Even when they are fleeing, death keeps hunting the Iraqi civilians as there are no safe humanitarian corridors out of the city and ISIS militants were shooting anyone who tries to leave.

“There is no secure humanitarian corridor to get out of the neighbourhoods that have been cleared, but even then there is still crossfire,” she said.

“They [civilians] are having to make their way over barren land … just south-west of Mosul. We have seen people walking across land; people in wheelchairs, women with children exhausted and terrified, also leaving relatives behind because they are not sure if the route is secure.”

The World Health Organization has set up multiple trauma stabilising points (TSP), as close to the frontlines as possible, Grande said.
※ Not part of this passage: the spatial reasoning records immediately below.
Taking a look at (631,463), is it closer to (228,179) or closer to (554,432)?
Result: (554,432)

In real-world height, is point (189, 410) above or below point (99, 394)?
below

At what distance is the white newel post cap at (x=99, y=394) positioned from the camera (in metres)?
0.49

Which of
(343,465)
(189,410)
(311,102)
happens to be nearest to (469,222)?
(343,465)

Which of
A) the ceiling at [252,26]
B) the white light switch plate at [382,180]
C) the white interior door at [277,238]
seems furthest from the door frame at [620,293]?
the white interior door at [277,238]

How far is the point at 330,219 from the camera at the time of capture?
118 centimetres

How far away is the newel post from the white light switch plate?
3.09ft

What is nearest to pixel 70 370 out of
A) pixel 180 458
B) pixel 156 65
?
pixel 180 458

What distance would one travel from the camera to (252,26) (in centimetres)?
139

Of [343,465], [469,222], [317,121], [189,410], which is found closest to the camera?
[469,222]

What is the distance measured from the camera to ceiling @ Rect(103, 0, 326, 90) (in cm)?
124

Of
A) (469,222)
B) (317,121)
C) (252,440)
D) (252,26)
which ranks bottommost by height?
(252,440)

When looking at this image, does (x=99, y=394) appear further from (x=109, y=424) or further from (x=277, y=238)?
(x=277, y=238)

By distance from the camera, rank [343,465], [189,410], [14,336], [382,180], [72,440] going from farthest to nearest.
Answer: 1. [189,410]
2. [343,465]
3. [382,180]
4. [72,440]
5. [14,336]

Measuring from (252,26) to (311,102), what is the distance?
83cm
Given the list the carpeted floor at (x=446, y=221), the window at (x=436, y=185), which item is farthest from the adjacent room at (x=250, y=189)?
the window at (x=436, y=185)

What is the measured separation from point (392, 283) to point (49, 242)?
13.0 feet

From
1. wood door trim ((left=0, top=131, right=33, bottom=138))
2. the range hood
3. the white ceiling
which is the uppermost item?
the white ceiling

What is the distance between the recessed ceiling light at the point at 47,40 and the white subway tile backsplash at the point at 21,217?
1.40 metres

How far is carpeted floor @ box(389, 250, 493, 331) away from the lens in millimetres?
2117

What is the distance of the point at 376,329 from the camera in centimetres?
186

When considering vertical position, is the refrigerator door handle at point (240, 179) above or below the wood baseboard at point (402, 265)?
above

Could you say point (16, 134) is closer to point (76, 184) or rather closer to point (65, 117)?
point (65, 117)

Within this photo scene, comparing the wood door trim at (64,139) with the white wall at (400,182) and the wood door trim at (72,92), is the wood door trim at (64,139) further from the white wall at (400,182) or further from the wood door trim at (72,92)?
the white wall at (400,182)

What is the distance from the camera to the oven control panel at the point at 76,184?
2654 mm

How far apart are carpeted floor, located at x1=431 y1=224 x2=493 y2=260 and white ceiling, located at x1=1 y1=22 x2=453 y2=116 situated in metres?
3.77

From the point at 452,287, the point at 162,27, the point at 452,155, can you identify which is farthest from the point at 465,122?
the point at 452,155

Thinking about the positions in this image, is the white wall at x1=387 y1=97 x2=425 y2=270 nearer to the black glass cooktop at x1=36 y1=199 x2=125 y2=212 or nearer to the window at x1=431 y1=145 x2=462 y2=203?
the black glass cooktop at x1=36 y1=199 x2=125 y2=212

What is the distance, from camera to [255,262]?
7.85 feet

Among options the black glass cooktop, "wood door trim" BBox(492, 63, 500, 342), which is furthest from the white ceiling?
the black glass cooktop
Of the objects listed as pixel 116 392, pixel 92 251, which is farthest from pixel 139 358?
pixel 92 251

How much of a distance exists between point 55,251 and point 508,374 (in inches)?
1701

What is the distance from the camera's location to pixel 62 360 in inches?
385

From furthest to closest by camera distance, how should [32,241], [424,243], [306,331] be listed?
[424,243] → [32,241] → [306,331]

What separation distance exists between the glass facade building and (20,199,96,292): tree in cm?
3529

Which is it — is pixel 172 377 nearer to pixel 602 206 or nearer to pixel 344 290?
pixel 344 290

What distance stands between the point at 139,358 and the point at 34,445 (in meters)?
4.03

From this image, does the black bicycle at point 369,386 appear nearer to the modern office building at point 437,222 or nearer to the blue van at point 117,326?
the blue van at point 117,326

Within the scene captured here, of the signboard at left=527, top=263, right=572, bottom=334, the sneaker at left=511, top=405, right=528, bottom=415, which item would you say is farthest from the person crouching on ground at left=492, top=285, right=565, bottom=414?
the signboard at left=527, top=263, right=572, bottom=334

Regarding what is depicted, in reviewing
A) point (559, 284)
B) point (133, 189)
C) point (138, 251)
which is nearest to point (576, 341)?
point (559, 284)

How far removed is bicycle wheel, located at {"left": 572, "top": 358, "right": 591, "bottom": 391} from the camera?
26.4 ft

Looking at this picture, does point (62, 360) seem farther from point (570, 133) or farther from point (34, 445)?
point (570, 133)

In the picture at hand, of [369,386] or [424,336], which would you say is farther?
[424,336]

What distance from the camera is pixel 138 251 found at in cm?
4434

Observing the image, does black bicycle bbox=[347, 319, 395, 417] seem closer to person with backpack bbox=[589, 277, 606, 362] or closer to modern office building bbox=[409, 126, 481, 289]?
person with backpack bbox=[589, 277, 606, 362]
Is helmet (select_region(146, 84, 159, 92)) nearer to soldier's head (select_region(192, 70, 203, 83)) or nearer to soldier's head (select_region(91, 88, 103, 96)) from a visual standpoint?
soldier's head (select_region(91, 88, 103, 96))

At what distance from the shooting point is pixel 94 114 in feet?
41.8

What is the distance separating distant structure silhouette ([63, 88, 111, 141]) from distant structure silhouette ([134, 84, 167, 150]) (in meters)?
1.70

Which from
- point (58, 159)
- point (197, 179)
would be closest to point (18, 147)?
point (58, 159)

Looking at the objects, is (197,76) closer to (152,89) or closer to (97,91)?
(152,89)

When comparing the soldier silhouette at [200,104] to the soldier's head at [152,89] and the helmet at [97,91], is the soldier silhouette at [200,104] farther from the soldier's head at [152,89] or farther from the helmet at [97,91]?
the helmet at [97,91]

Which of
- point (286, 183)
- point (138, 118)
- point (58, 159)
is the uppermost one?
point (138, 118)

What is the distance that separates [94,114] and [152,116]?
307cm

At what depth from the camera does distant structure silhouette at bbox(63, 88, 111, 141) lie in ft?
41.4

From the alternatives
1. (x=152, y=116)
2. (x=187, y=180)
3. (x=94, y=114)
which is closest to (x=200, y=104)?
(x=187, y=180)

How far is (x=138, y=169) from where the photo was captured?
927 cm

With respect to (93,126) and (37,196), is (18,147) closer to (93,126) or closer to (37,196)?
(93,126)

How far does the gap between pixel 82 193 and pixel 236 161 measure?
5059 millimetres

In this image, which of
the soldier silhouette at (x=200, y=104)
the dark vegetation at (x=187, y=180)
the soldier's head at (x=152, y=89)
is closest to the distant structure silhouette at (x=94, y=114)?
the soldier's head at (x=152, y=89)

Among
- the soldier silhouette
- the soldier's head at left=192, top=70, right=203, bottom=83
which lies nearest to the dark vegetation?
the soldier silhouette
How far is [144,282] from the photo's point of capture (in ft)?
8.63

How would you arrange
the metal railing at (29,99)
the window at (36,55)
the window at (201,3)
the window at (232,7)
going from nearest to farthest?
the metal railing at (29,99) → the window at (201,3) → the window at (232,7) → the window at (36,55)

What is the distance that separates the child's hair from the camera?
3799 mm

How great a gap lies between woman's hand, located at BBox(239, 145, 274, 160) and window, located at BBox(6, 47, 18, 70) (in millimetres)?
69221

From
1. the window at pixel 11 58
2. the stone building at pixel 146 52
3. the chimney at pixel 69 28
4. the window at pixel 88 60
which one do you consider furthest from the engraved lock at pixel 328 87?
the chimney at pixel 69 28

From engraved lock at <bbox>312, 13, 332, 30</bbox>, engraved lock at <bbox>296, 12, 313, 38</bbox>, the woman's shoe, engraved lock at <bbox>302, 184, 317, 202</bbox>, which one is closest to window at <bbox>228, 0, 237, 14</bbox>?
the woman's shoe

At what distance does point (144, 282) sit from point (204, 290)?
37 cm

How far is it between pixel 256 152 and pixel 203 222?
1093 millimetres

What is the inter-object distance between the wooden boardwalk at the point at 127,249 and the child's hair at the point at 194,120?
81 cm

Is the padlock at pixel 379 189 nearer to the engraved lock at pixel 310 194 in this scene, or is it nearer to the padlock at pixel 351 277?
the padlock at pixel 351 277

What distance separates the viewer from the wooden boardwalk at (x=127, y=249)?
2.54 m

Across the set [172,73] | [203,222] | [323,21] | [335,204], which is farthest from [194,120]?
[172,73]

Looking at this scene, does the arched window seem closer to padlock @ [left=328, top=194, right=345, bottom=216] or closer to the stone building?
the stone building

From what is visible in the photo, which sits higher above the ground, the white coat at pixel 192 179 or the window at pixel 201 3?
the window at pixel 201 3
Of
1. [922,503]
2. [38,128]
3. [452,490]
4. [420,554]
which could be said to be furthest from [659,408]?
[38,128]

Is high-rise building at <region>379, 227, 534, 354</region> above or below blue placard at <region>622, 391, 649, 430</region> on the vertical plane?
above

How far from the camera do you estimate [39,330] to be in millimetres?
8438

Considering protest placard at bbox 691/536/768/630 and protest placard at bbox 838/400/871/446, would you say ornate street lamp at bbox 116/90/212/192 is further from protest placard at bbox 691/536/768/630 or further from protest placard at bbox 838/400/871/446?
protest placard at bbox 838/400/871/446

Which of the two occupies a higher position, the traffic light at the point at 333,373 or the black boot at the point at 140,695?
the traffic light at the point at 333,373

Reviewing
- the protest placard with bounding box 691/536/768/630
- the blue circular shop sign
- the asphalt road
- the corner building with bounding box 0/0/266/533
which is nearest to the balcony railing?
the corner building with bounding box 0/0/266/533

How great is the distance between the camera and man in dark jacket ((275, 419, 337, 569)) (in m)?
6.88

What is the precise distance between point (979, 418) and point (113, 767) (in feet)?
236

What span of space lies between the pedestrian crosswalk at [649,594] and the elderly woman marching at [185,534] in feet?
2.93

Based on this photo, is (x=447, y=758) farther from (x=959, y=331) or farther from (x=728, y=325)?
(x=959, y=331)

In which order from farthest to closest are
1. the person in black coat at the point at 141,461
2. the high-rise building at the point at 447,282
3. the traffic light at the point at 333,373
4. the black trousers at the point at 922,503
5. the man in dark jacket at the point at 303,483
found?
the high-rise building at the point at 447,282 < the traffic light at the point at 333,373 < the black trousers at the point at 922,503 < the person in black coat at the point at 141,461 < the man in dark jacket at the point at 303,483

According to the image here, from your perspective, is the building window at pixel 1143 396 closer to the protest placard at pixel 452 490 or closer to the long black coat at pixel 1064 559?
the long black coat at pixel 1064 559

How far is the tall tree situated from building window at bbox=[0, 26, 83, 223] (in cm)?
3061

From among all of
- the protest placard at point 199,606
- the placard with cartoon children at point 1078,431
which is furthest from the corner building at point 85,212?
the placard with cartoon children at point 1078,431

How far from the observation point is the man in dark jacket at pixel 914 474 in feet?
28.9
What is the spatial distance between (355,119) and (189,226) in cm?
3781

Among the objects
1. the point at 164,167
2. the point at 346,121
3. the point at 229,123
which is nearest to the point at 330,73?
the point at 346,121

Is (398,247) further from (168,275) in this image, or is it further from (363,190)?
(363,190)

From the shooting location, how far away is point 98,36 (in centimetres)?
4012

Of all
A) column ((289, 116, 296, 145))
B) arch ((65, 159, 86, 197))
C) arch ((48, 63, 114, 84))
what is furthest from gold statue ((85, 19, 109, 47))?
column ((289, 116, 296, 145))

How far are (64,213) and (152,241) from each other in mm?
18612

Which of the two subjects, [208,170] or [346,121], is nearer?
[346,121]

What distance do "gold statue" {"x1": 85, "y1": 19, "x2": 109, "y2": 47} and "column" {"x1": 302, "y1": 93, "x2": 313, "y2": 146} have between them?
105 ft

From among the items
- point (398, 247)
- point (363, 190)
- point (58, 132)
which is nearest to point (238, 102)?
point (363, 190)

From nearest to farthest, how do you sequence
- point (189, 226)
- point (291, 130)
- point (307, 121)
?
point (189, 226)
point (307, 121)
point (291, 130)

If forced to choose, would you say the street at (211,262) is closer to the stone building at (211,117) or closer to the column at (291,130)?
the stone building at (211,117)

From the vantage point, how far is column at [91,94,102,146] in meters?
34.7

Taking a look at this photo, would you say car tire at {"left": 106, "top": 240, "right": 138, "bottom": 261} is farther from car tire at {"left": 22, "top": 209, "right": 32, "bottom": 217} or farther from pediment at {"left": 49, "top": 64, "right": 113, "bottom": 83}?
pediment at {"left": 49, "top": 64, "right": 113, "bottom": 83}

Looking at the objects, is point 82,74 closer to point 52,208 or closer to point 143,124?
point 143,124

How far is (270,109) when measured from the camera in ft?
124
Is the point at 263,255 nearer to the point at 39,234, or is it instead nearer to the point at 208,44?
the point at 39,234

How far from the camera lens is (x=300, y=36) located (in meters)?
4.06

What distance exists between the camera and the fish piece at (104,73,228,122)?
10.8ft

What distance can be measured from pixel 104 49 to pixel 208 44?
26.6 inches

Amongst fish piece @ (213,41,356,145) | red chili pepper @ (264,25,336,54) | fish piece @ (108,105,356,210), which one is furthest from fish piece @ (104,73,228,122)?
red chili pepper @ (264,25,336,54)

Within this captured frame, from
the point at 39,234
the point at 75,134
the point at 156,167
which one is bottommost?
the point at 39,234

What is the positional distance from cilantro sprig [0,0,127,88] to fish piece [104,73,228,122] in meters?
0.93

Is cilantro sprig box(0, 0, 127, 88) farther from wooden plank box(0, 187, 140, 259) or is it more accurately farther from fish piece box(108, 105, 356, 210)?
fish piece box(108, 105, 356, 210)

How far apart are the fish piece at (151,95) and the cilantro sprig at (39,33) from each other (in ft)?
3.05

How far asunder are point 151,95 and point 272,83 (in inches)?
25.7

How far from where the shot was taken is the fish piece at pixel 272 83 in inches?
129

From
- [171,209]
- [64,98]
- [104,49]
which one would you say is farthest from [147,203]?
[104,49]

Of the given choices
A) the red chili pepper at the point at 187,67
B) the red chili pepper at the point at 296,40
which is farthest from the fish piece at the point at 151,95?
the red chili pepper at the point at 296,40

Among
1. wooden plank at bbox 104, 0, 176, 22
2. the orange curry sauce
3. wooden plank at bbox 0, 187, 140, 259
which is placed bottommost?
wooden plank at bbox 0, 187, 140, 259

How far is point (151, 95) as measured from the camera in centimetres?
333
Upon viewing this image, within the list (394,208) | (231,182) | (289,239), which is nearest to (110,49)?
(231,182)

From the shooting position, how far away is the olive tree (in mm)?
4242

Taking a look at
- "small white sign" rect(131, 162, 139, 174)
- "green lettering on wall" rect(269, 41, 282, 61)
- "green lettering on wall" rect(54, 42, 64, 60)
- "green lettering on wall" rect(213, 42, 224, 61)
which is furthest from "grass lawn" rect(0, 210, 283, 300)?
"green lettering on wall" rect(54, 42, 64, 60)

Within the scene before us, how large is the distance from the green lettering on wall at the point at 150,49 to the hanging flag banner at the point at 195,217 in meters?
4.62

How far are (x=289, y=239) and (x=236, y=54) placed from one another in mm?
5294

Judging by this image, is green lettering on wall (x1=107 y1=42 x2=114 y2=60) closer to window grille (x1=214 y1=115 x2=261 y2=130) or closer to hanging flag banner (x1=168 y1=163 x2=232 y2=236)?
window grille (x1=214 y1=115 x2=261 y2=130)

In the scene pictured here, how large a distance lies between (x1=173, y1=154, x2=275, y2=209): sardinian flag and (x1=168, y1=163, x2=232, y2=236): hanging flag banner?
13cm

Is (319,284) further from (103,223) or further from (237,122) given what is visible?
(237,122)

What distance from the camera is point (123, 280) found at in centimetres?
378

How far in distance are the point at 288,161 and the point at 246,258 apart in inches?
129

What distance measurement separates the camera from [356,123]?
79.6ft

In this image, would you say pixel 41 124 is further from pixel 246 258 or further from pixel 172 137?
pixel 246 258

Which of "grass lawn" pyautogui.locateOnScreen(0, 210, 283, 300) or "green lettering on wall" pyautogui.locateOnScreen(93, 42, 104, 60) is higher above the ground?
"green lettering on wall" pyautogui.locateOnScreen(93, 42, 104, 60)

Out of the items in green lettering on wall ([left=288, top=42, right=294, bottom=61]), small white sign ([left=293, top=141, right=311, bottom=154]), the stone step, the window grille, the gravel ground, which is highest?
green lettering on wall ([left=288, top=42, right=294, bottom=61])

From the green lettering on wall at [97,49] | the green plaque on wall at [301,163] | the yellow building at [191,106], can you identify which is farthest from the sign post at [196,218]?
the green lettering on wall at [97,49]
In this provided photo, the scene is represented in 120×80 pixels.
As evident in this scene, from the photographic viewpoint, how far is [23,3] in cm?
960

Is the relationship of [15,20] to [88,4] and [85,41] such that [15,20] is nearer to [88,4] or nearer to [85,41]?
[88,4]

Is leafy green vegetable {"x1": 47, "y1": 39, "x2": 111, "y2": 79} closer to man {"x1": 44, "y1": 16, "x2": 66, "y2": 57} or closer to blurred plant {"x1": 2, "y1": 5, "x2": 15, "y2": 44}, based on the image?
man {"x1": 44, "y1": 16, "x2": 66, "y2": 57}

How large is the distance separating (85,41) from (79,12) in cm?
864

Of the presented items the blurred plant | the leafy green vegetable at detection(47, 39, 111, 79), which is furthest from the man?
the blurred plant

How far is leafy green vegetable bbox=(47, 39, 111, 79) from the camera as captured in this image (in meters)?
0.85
There, wounded civilians are given emergency care before being transporting to the nearest hospital.

“What is striking about this crisis is that half of the casualties are civilians,” said Grande.”TSP areas have had to dramatically expand. We were not expecting this amount of casualties.”

Out of the entire IDP population at the refugee camps, 56 percent are children under 18.

There are about 1,000 unaccompanied children who have been separated from their families while attempting to flee since the offensive on western Mosul began, said Grande. “They [unaccompanied children] are the most vulnerable. They require the most intensive care we provide.”